= CVac =

Immunotherapeutic agent that was 1st developed in Australia

CVac (short for Cancer Vaccine), is an immunotherapeutic agent that was 1st developed in Australia.

CVac was developed by the biotechnology company Prima BioMed (Nasdaq: PBMD) through to Phase II clinical studies between 2001 and 2015. After inconclusive clinical data in ovarian cancer 2013 and 2014, Prima announced in February 2015 that it had ceased recruiting into CVAc clinical studies and was seeking commercial partners for the product.

== Treatment method ==
CVac is an ex vivo dendritic cell priming technology involving MFP, or mannan fusion protein, where a fusion protein of MUC1 and Glutathione S-transferase is coupled to oxidized polymannose. The dendritic cells are the orchestrators of the immune system. 'Priming' dendritic cells involves exposing those cells to disease antigens in order to get the immune system to properly recognise the antigen and mount an appropriate response. With CVac this takes place outside the body of the patient (ex vivo), with dendritic cells obtained by leukapheresis. The antigen in this case is MUC1, known to be overexpressed on a variety of cancer cells and in CVac MUC1 is conjugated to the carbohydrate mannan to facilitate uptake by the dendritic cells. CVAc can be administered subcutaneously, whereas Provenge is intravenous.

== Early development in Melbourne ==
CVac originated in the mid-1990s at the Austin Research Institute, a medical research facility then associated with Melbourne's Austin Hospital (and that merged with the Burnet Institute in 2006). The original version of the product was developed in the laboratory of the Austin Professor Ian McKenzie in 1993. CVac therapy was originally intended to be in vivo but the Austin researchers started getting better results in ex vivo therapy.

== Development by Prima BioMed ==
Prima BioMed was formed around 2001 to commercialise a number of Austin Research Institute projects including CVac. The company was taken public in July 2001 on the ASX in a reverse takeover of a defunct mineral explorer called Prima Resources.
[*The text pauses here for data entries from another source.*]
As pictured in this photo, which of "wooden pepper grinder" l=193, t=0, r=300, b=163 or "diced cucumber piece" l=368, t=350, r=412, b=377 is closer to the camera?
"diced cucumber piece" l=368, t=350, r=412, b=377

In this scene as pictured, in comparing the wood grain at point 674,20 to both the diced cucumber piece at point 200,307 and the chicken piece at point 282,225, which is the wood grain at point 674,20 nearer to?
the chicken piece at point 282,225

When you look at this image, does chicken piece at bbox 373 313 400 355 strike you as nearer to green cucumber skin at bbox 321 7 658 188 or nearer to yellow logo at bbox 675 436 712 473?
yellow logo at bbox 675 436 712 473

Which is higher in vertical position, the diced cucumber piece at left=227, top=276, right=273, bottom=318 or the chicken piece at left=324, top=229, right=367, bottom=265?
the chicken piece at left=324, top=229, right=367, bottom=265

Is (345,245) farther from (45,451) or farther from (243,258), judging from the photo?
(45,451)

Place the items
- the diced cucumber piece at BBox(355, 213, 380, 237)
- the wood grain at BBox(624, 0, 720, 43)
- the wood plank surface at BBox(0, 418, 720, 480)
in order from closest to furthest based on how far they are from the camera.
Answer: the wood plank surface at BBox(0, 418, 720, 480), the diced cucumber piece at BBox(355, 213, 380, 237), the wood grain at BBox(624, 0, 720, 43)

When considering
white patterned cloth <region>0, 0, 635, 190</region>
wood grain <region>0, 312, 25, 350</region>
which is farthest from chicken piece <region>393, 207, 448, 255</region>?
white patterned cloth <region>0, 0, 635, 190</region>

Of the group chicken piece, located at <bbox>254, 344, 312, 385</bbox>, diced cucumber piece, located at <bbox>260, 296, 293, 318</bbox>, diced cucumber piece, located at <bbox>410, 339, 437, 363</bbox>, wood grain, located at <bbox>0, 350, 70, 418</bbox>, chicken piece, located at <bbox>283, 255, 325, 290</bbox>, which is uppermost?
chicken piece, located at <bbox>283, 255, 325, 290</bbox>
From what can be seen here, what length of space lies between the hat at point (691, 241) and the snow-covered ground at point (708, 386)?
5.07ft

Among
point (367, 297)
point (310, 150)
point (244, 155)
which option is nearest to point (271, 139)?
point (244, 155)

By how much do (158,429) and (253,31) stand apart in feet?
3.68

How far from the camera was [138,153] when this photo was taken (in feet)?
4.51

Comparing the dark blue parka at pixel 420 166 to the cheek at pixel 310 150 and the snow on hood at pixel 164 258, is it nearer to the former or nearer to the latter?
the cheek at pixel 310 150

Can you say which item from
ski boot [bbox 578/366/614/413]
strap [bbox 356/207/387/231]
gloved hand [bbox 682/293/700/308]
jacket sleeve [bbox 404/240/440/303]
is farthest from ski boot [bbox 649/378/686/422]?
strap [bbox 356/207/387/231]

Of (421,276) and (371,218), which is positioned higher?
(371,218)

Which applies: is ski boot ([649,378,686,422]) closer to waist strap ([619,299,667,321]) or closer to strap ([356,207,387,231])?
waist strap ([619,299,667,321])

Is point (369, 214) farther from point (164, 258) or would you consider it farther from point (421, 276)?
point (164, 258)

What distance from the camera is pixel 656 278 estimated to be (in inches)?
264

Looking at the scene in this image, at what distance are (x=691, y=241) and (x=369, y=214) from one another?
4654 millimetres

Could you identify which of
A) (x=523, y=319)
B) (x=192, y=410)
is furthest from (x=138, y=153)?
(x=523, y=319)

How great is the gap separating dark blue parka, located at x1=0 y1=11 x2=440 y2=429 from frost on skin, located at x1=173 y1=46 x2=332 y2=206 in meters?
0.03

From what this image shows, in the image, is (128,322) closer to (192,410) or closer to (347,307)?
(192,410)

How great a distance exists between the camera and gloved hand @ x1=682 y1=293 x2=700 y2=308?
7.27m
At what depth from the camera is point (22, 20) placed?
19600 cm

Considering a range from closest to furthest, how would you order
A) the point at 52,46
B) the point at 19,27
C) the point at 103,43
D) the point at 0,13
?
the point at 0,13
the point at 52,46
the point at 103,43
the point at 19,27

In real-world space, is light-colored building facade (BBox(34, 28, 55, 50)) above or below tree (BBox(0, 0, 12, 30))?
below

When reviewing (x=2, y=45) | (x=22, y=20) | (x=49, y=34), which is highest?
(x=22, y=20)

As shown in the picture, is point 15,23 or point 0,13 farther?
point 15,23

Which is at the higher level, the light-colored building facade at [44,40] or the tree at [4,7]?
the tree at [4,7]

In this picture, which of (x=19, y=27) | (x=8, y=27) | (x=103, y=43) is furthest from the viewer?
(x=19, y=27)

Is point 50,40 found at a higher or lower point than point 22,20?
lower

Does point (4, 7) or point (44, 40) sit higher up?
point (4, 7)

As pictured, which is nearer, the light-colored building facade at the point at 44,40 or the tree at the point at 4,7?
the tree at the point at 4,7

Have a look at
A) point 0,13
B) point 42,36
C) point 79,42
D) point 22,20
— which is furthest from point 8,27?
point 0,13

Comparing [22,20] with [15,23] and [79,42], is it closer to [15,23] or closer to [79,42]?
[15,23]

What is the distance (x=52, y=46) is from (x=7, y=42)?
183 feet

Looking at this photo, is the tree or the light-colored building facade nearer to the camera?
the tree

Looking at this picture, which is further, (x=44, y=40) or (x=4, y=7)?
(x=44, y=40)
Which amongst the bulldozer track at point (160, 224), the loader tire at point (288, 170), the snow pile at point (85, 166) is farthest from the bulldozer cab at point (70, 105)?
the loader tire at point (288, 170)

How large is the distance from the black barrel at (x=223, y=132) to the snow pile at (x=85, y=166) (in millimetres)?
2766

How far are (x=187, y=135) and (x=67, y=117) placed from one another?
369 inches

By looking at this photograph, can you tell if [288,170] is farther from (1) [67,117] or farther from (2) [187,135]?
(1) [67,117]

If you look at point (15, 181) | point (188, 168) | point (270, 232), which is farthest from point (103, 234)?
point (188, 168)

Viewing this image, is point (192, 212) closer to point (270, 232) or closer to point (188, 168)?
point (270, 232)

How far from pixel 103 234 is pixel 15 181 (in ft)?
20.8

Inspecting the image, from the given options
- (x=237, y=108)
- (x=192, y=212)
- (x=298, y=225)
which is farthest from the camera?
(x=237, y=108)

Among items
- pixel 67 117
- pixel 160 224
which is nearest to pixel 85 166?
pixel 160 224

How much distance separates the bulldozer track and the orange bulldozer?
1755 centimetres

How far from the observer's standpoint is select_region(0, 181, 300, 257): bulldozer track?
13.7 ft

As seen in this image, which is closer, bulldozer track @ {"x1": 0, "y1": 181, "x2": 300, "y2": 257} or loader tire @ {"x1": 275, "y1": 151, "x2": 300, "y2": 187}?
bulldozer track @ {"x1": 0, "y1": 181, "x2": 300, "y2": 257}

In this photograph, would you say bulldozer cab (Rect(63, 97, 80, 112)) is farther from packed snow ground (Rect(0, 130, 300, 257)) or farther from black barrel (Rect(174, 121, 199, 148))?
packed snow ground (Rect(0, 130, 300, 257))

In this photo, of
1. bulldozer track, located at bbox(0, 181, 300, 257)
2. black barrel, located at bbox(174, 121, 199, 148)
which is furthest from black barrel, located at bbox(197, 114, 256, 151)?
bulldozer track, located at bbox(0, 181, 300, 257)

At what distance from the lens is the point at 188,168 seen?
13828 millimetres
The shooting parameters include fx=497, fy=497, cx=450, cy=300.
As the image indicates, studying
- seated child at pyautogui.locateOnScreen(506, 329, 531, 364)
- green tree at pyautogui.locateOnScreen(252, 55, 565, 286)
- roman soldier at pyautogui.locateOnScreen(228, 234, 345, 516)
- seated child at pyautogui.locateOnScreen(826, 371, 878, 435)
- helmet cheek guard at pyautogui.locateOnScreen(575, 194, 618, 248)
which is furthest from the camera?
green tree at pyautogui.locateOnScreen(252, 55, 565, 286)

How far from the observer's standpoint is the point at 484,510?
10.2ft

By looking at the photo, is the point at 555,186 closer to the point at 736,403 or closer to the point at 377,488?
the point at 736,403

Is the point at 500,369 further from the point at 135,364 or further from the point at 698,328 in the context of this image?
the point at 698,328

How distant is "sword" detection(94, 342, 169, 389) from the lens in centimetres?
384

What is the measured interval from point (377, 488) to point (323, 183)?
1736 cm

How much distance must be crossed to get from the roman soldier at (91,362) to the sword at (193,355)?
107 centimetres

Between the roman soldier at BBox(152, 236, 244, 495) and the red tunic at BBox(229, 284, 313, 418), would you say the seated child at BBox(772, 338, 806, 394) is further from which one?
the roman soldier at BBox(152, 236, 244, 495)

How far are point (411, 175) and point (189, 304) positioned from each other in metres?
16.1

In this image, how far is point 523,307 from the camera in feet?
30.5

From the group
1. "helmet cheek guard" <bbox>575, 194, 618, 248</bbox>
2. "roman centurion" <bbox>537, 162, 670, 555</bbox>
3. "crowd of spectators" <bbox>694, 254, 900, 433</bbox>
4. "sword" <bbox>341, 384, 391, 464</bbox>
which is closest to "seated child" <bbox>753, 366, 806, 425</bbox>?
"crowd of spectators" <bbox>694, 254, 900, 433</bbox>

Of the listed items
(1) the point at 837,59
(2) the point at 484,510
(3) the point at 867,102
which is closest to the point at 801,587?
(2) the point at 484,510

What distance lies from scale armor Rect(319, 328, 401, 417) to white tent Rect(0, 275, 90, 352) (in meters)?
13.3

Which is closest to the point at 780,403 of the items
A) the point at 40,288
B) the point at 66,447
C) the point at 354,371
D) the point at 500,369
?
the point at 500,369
CVac ultimately ended up as Prima BioMed's core project until Prima's acquisition of the French biotechnology company Immutep SA in 2014.

== Dubai Approval ==
CVac was approved for use by the Dubai Health City Authority in May 2011.

== Manufacturing ==
CVac was manufactured in Germany by Fraunhofer IZI (Das Fraunhofer-Institut für Zelltherapie und Immunologie), an institute of the Fraunhofer Society in Leipzig, Saxony The Fraunhofer IZI was authorized to manufacture the treatment in Europe in late 2011 after meeting criteria laid down by the German Arzneimittelgesetz (Drug Law). Prima intended that its product would be manufactured at this one central location, with patient blood being flown to Leipzig and primed dendritic cells being shipped back to the relevant trial site.